Gamma-glutamyl transferase (GGT) has emerged as a biomarker reflecting oxidative stress and low-grade inflammation, both of which play key roles in the development and progression of coronary artery disease (CAD). However, its association with angiographic CAD severity, particularly in patients with premature atherosclerosis, remains incompletely defined.

Patients and methods

A total of 454 consecutive patients with angiographically confirmed CAD managed with an invasive strategy were included. The study aimed to investigate the relationship between serum GGT levels and CAD severity assessed by the SYNTAX score, with a particular focus on premature CAD. Patients were categorized into four age groups: ≤49 years, 50-59 years, 60-69 years, and ≥70 years. Demographic characteristics, cardiovascular risk factors, and laboratory parameters including GGT levels were recorded. Coronary lesion complexity was quantified using the SYNTAX score. Correlation analysis was performed to evaluate the association between GGT levels and SYNTAX score.

Results

GGT levels showed a significant decreasing trend with advancing age (p<0.001). Serum GGT demonstrated a weak but statistically significant positive correlation with SYNTAX score (r=0.136, p=0.05). Notably, patients with premature CAD (≤49 years) exhibited the highest GGT levels compared to older age groups.

Conclusion

Serum GGT levels are positively associated with CAD severity as assessed by the SYNTAX score, particularly in patients with premature atherosclerosis. GGT may serve as a simple, widely available biomarker reflecting coronary atherosclerotic burden, with potential utility in risk stratification, especially in younger patients.

Keywords:
Gamma-glutamyl transferase, coronary artery disease, premature atherosclerosis, SYNTAX score

Gamma-glutamyl transferase (GGT) has emerged as a biomarker reflecting oxidative stress and low-grade inflammation, both of which contribute to the development and progression of coronary artery disease (CAD).[1-3] Coronary artery disease remains the leading cause of morbidity and mortality worldwide despite advances in preventive and therapeutic strategies.[4-6]
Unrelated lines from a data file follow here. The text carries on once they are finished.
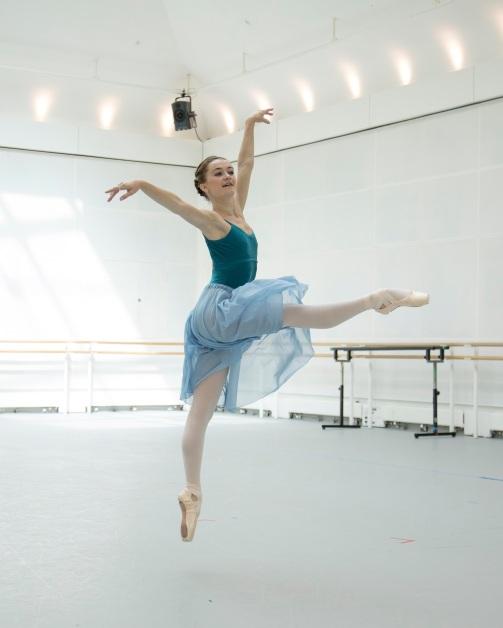 Royal-Ballet-dancer-Anna-Rose-OSullivan-in-rehearsal.-photo-by-Andrej-Uspenki.jpg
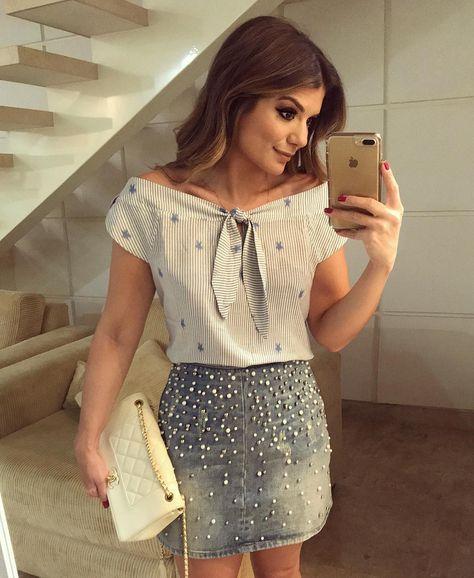 Look todo @donnaritzoficial Muitooo amor pela saia jeans bordada de pérolas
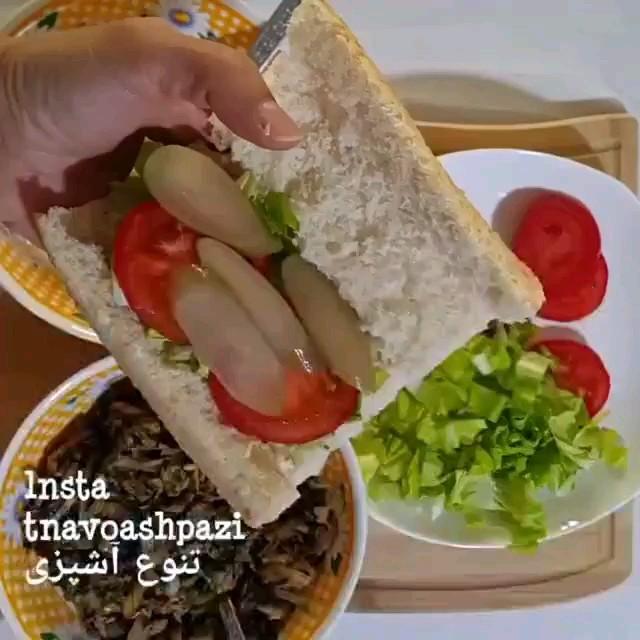فیلم آشپزی روش تهیه ساندویچ تن ماهی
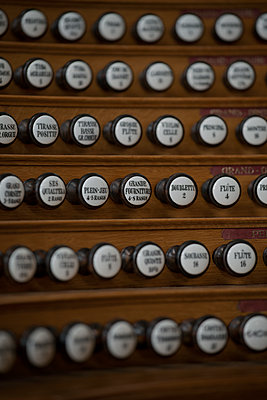 Pipe organ stop knobs, Paris, France - p1028m1589587 von Jean Marmeisse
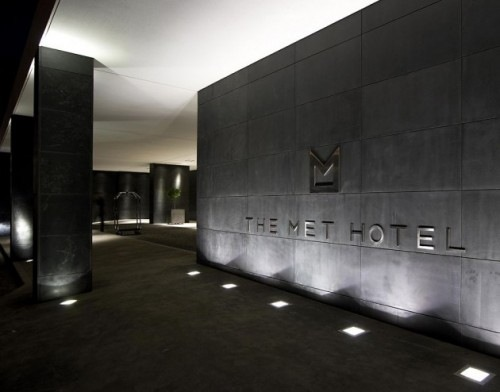 The-Met-Hotel-by-Zeppos-Georgiadi-Architects-1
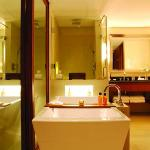 Terrace Room bathroom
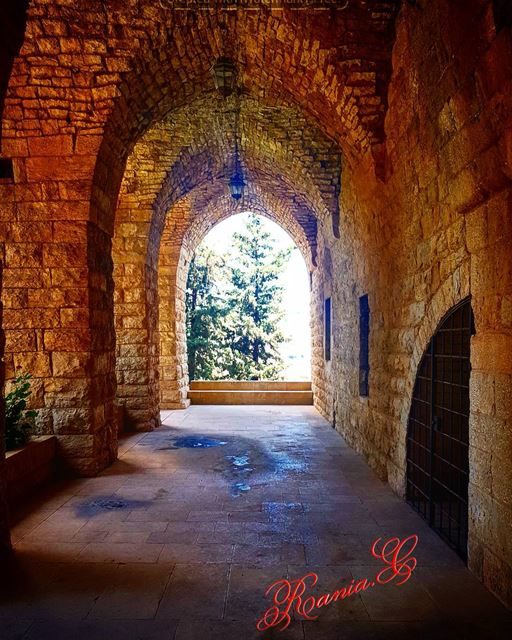 castle palace mountlebanon ... (Beiteddine Palace)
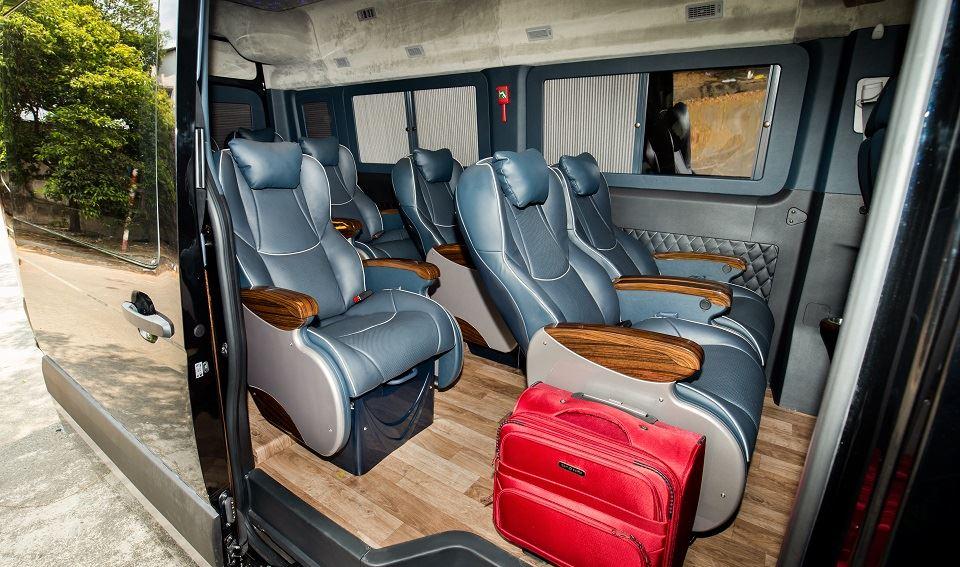 Mẫu xe limousine nội thất màu xanh đen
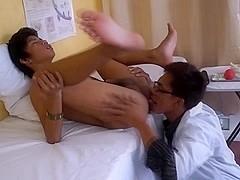 DoctorTwink Video: Dr Gayvaras Suck Patient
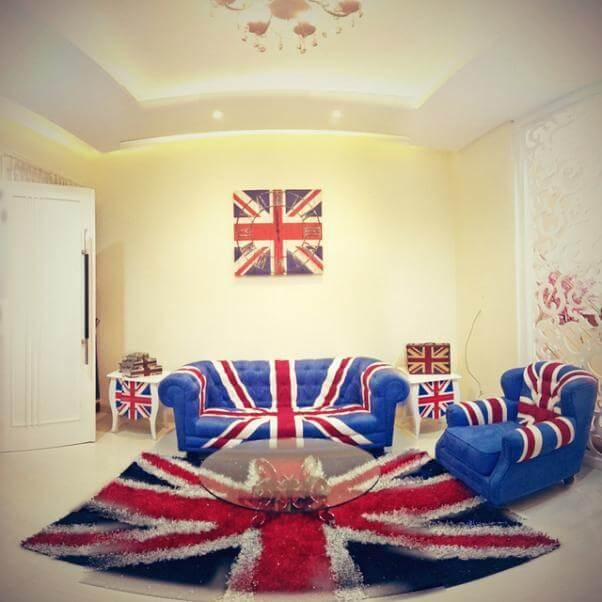 Una sala de estar totalmente decorada con muebles que muestran la Union Jack.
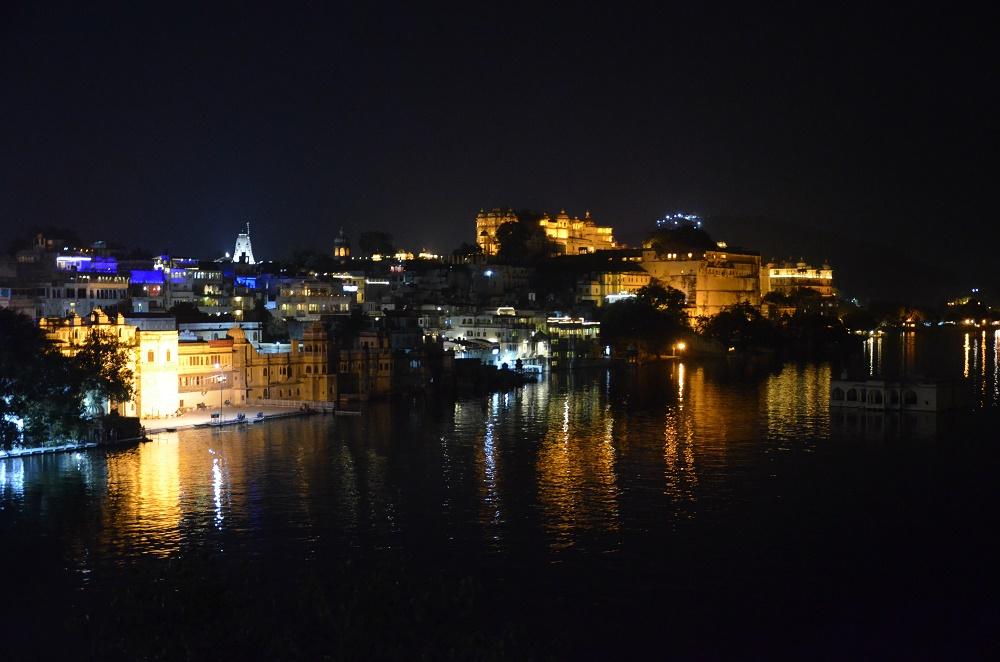 23-city-palace-de-nuit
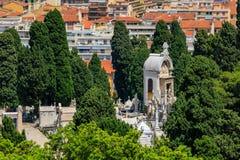 Gamla tegelplattatak i den gamla staden Vieille Ville och gravar p? kyrkog?rden p? slottkullen i det trevliga franska Riviera skj arkivbild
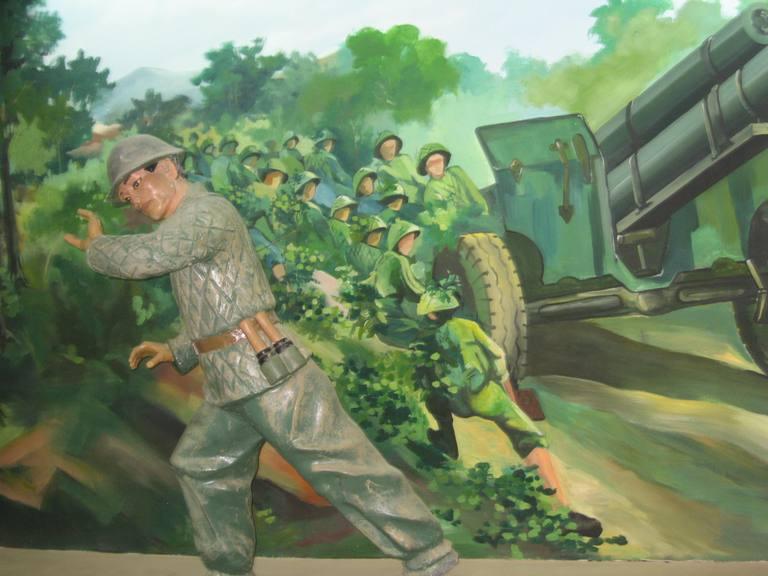 Mô hình bộ đội ta hò kéo pháo, những chiếc xe thồ chở lương thực lên Điện Biên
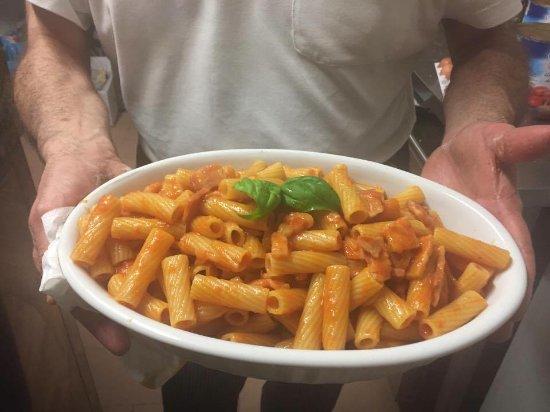 Puos d'Alpago, Italy: tortiglioni all'amatriciana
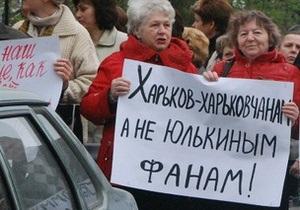 Противники Тимошенко танцуют у здания суда, сторонники поют псалмы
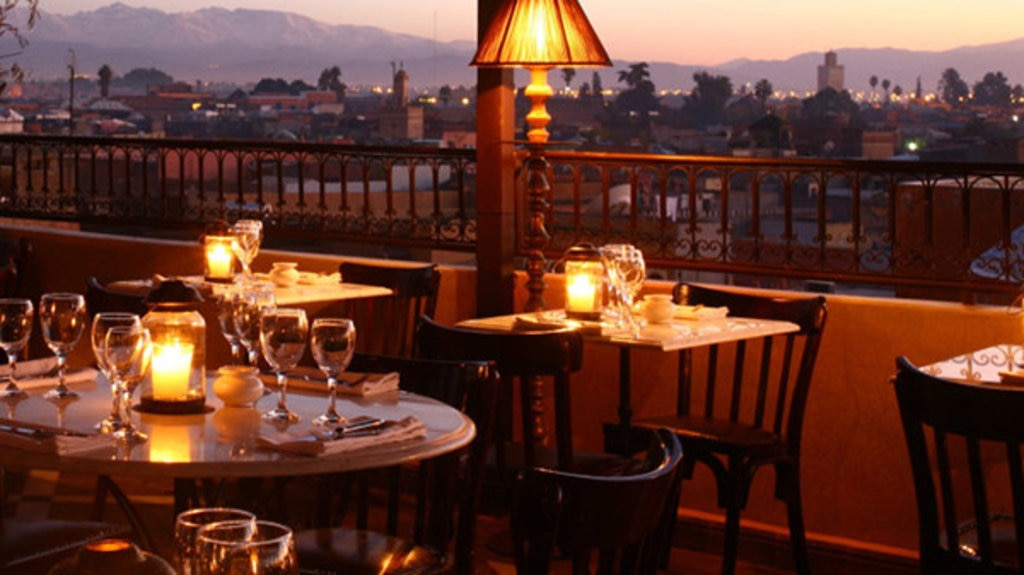 """Das Restaurant """"Le Salama"""" über den Dächern der Stadt ist für seine Live-Musik bekannt. © Nele Altenburg"""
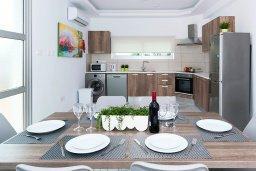 Кухня. Кипр, Каппарис : Современная вилла с бассейном и двориком с барбекю, 3 спальни, 2 ванные комнаты, парковка, Wi-Fi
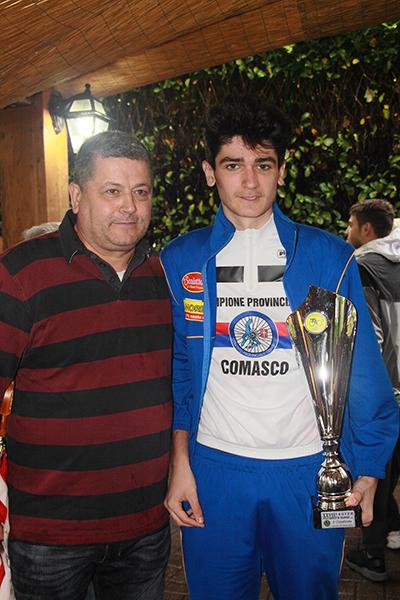 CLAUDIO ALDEGHERI COL FIGLIO DAVIDE NEO CAMPIONE PROVINCIALE DI COMO (Foto KIA)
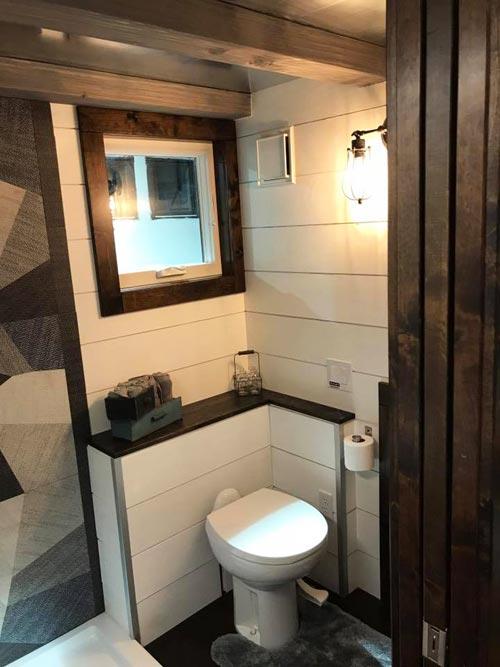 RV Toilet - Empty Nester by Kamtz Tiny Home Company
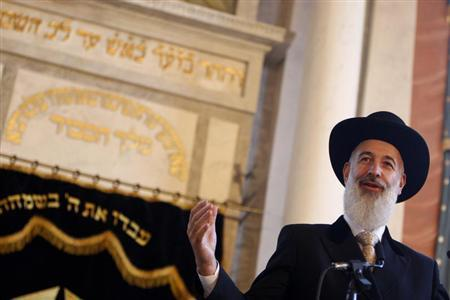 Israel's Chief Rabbi Yona Metzger speaks during a ceremony in one of Budapest's oldest synagogue after it was rededicated after 50 years, September 5, 2010. REUTERS/Bernadett Szabo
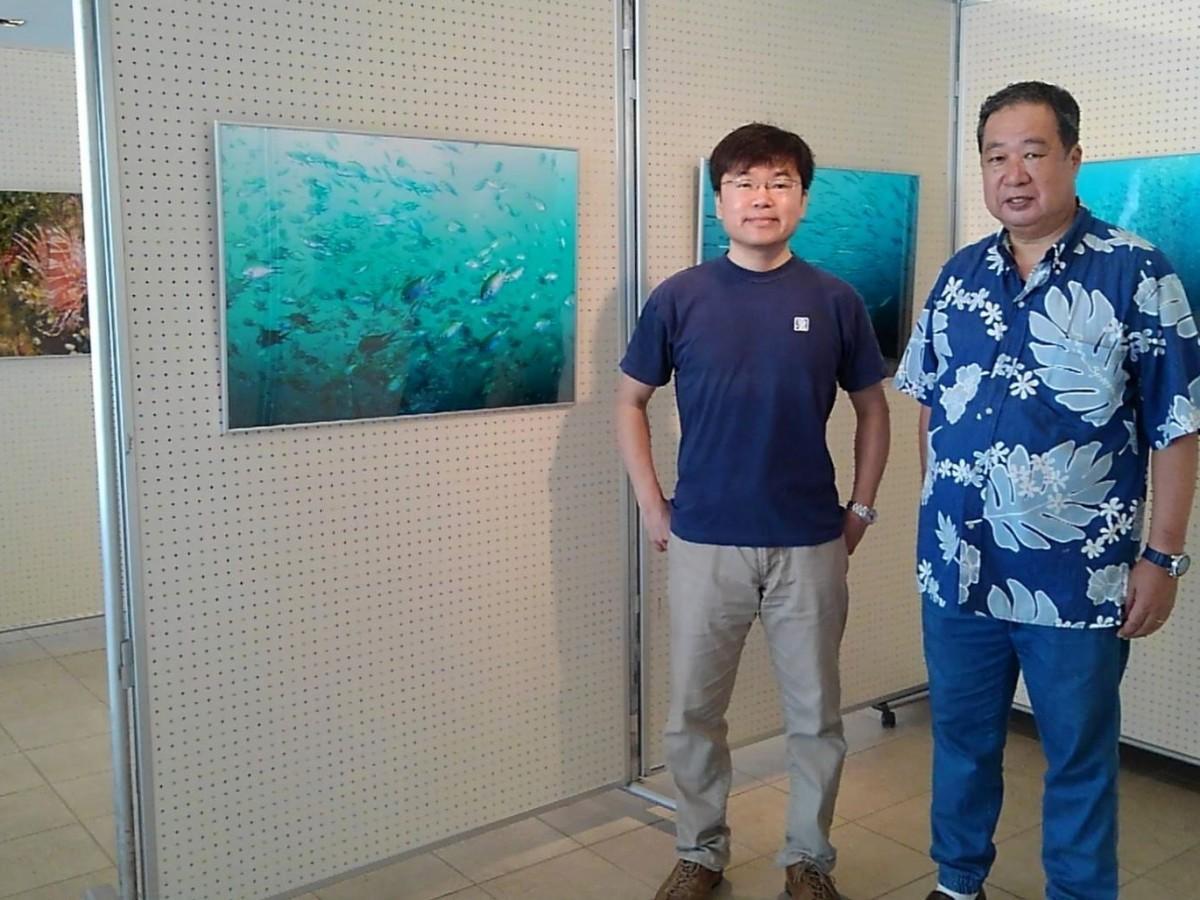 (左から)総合研究大学院大学生命共生体進化学専攻助教の寺井洋平さんと会場設営中の長島敏春さん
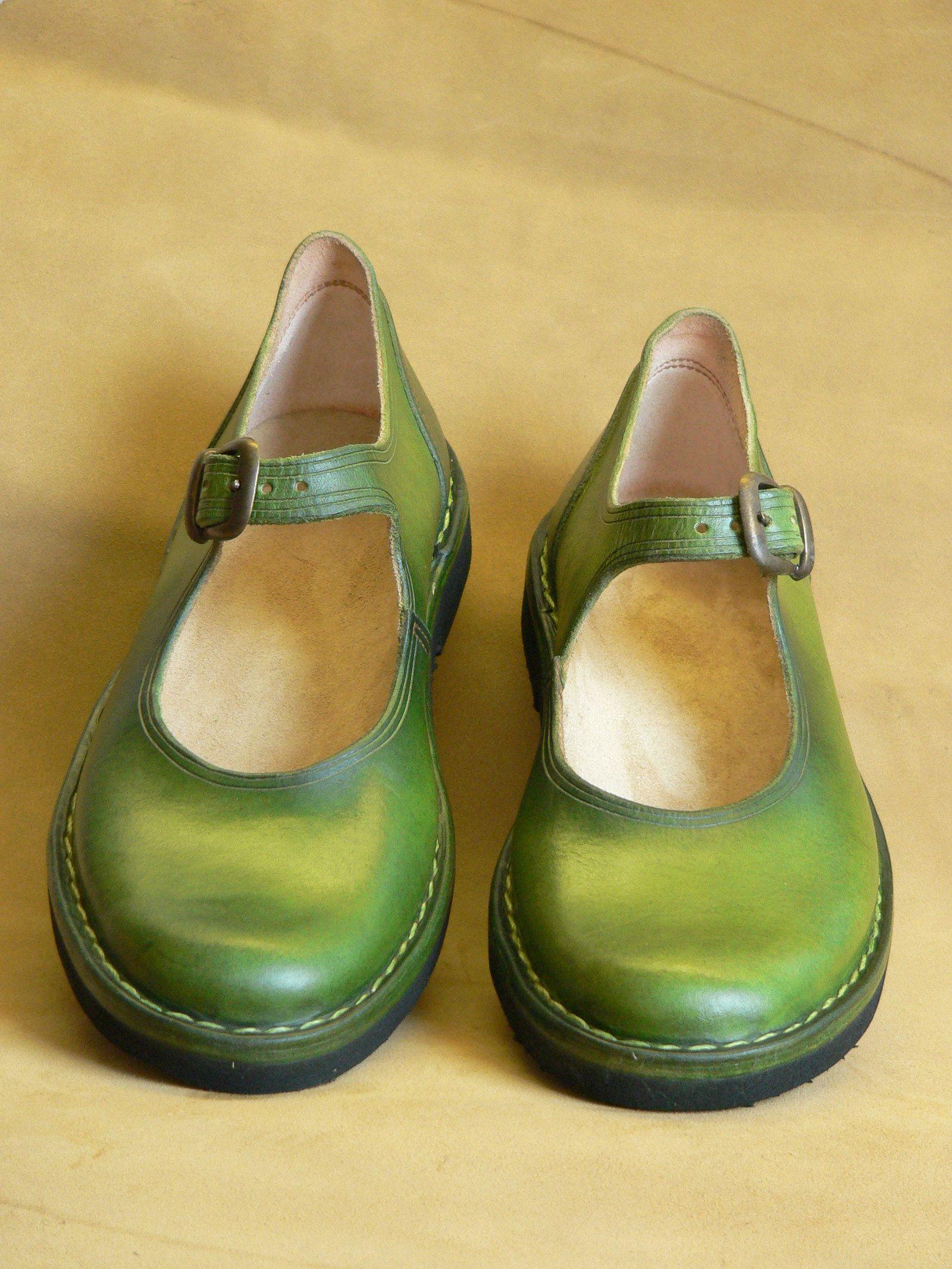 Holčičky  Z mechu a kapradí Pohodlné ručně šité kožené boty. Letní dámská  obuv svěží 2398b0be08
Beyond its traditional role as a marker of hepatobiliary dysfunction and alcohol consumption, increasing evidence suggests that GGT is associated with endothelial dysfunction, oxidative stress, and atherosclerotic processes.[1-3] Elevated serum GGT levels have also been linked to adverse cardiovascular outcomes and cardiovascular mortality in patients with established CAD.[4, 5]

The severity and complexity of coronary atherosclerosis can be objectively evaluated using angiographic scoring systems. In this context, the SYNTAX score is widely used to assess coronary lesion complexity and overall atherosclerotic burden.[7] However, the relationship between serum GGT levels and angiographic CAD severity, particularly in patients with premature atherosclerosis, remains incompletely understood.

Premature CAD represents a distinct clinical phenotype characterized by accelerated atherosclerosis and increased oxidative stress burden. Whether circulating GGT levels reflect angiographic CAD severity differently across age groups remains unclear. Therefore, the present study aimed to investigate the association between serum GGT levels and CAD severity assessed by the SYNTAX score, with particular emphasis on premature CAD.

PATIENTS AND METHODS

Study Population

This single-center observational study included 454 consecutive patients with angiographically confirmed CAD who underwent invasive coronary angiography and were managed with an invasive strategy. Consecutive enrollment was used to minimize selection bias. Patients were categorized into four age groups: Group 1: ≤49 years, group 2: 50-59 years, group 3: 60-69 years, group 4: ≥70 years. Premature CAD was defined as age ≤49 years, consistent with prior literature.[7]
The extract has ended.